|Posted by Emma and Natalie on August 13, 2013 at 6:05 AM|
For the last year, as we have raised awareness of the abuse within the Fifty Shades trilogy, we have faced ridicule, scorn and abuse. Fans of the book told us we were wrong; the books are not abusive and depict a consensual BDSM relationship. Others assumed we were “prudes” or pro-censorship, and yet others mocked us for stating that the books perpetuate domestic abuse.
So we are extremely pleased that a study entitled “Double Crap! Abuse and Harmed Identity in Fifty Shades of Grey” by three US professors, Amy Bonomi, Lauren Altenburger and Nicole Walton from Ohio State University, has been published. The report studied the first book in the Fifty Shades trilogy and concluded tha,t "Emotional abuse was present in nearly every interaction, including stalking, intimidation, isolation and humiliation." The study also states that “Fifty Shades of Grey perpetuates dangerous abuse patterns” and uses the measures of intimate partner violence developed by the U.S. Centers for Disease Control and Prevention in establishing the levels of abuse within the book.
The study seems to clearly separate the alternative sexuality and BDSM portrayed within the books with the abuse the main character Christian Grey perpetrates against Ana Steele, with Professor Bonomi being quoted as saying “This book is perpetuating dangerous abuse standards and yet it’s being cast as this romantic, erotic book for women” and also “The erotic content could have been accomplished without the theme of abuse.”
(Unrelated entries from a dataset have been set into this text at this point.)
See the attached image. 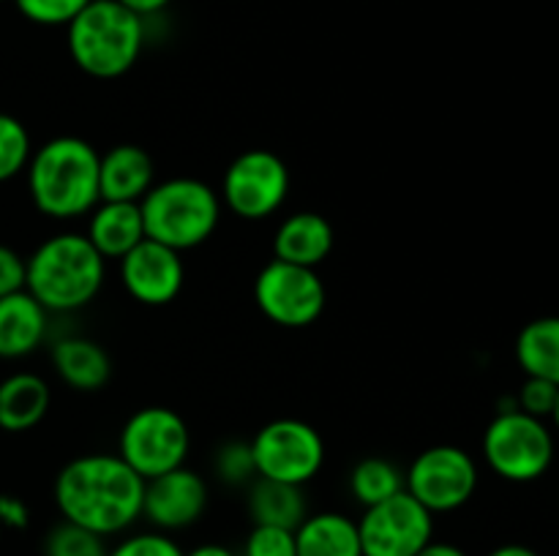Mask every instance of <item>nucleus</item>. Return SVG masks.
I'll use <instances>...</instances> for the list:
<instances>
[{
    "label": "nucleus",
    "mask_w": 559,
    "mask_h": 556,
    "mask_svg": "<svg viewBox=\"0 0 559 556\" xmlns=\"http://www.w3.org/2000/svg\"><path fill=\"white\" fill-rule=\"evenodd\" d=\"M289 169L278 153L251 147L235 156L222 178V205L243 221H265L276 216L289 196Z\"/></svg>",
    "instance_id": "nucleus-8"
},
{
    "label": "nucleus",
    "mask_w": 559,
    "mask_h": 556,
    "mask_svg": "<svg viewBox=\"0 0 559 556\" xmlns=\"http://www.w3.org/2000/svg\"><path fill=\"white\" fill-rule=\"evenodd\" d=\"M118 3H123L126 9L134 11V14L142 16V20H151V16L162 14L164 9H169L173 0H118Z\"/></svg>",
    "instance_id": "nucleus-34"
},
{
    "label": "nucleus",
    "mask_w": 559,
    "mask_h": 556,
    "mask_svg": "<svg viewBox=\"0 0 559 556\" xmlns=\"http://www.w3.org/2000/svg\"><path fill=\"white\" fill-rule=\"evenodd\" d=\"M91 0H14L27 22L41 27H66Z\"/></svg>",
    "instance_id": "nucleus-29"
},
{
    "label": "nucleus",
    "mask_w": 559,
    "mask_h": 556,
    "mask_svg": "<svg viewBox=\"0 0 559 556\" xmlns=\"http://www.w3.org/2000/svg\"><path fill=\"white\" fill-rule=\"evenodd\" d=\"M486 467L508 483H533L555 463V434L546 420L522 412L513 403L500 409L484 431Z\"/></svg>",
    "instance_id": "nucleus-6"
},
{
    "label": "nucleus",
    "mask_w": 559,
    "mask_h": 556,
    "mask_svg": "<svg viewBox=\"0 0 559 556\" xmlns=\"http://www.w3.org/2000/svg\"><path fill=\"white\" fill-rule=\"evenodd\" d=\"M333 243H336V234L322 213H289L273 234V259L317 270L331 256Z\"/></svg>",
    "instance_id": "nucleus-16"
},
{
    "label": "nucleus",
    "mask_w": 559,
    "mask_h": 556,
    "mask_svg": "<svg viewBox=\"0 0 559 556\" xmlns=\"http://www.w3.org/2000/svg\"><path fill=\"white\" fill-rule=\"evenodd\" d=\"M153 183L156 164L145 147L120 142L98 158V191L104 202H142Z\"/></svg>",
    "instance_id": "nucleus-15"
},
{
    "label": "nucleus",
    "mask_w": 559,
    "mask_h": 556,
    "mask_svg": "<svg viewBox=\"0 0 559 556\" xmlns=\"http://www.w3.org/2000/svg\"><path fill=\"white\" fill-rule=\"evenodd\" d=\"M25 289V256L0 243V298Z\"/></svg>",
    "instance_id": "nucleus-32"
},
{
    "label": "nucleus",
    "mask_w": 559,
    "mask_h": 556,
    "mask_svg": "<svg viewBox=\"0 0 559 556\" xmlns=\"http://www.w3.org/2000/svg\"><path fill=\"white\" fill-rule=\"evenodd\" d=\"M486 556H540V554H538V551L530 548V545L508 543V545H497V548L489 551Z\"/></svg>",
    "instance_id": "nucleus-37"
},
{
    "label": "nucleus",
    "mask_w": 559,
    "mask_h": 556,
    "mask_svg": "<svg viewBox=\"0 0 559 556\" xmlns=\"http://www.w3.org/2000/svg\"><path fill=\"white\" fill-rule=\"evenodd\" d=\"M557 392L559 387L551 385L546 379H535V376H527L524 385L519 387V396H516V409L522 412L533 414V418H551L555 412V403H557Z\"/></svg>",
    "instance_id": "nucleus-31"
},
{
    "label": "nucleus",
    "mask_w": 559,
    "mask_h": 556,
    "mask_svg": "<svg viewBox=\"0 0 559 556\" xmlns=\"http://www.w3.org/2000/svg\"><path fill=\"white\" fill-rule=\"evenodd\" d=\"M85 238L104 259H123L134 245H140L145 234L140 202H98L87 213Z\"/></svg>",
    "instance_id": "nucleus-18"
},
{
    "label": "nucleus",
    "mask_w": 559,
    "mask_h": 556,
    "mask_svg": "<svg viewBox=\"0 0 559 556\" xmlns=\"http://www.w3.org/2000/svg\"><path fill=\"white\" fill-rule=\"evenodd\" d=\"M249 445L251 456H254L257 478L304 488L325 467V442H322L320 431L306 420H271L257 431Z\"/></svg>",
    "instance_id": "nucleus-9"
},
{
    "label": "nucleus",
    "mask_w": 559,
    "mask_h": 556,
    "mask_svg": "<svg viewBox=\"0 0 559 556\" xmlns=\"http://www.w3.org/2000/svg\"><path fill=\"white\" fill-rule=\"evenodd\" d=\"M211 488L205 478L189 467H178L158 478L145 480L142 518L158 532H183L191 529L207 510Z\"/></svg>",
    "instance_id": "nucleus-13"
},
{
    "label": "nucleus",
    "mask_w": 559,
    "mask_h": 556,
    "mask_svg": "<svg viewBox=\"0 0 559 556\" xmlns=\"http://www.w3.org/2000/svg\"><path fill=\"white\" fill-rule=\"evenodd\" d=\"M102 153L82 136H52L27 161V194L41 216L74 221L102 202L98 191Z\"/></svg>",
    "instance_id": "nucleus-2"
},
{
    "label": "nucleus",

The study has been published in the US-based Journal of Women’s Health and comments on Ana Steele’s responses to Christian Grey’s behaviour within the book as typical of someone who has experienced abuse. The Business Standard states that the study found “Anastasia suffers reactions consistent with those of abused women. She feels a constant sense of threat and loss of self-identity, changes her behaviours to keep peace in the relationship such as withholding information about her whereabouts to avoid Christian's anger, and becomes disempowered and entrapped in the relationship as her behaviours become mechanized in response to Christian's abusive patterns”.
We are extremely grateful to the three professors Amy Bonomi, Lauren Altenburger and Nicole Walton for their work on this study and we hope that it will enable people to see that Fifty Shade of Grey is not primarily an erotic novel or “mummy porn” but instead is perpetuating attitudes and beliefs about domestic abuse. With 25% of women across the UK and the US suffering domestic abuse, which is part of the global crisis of male violence against women, we all need to do more to challenge abusive messages, wherever we see them.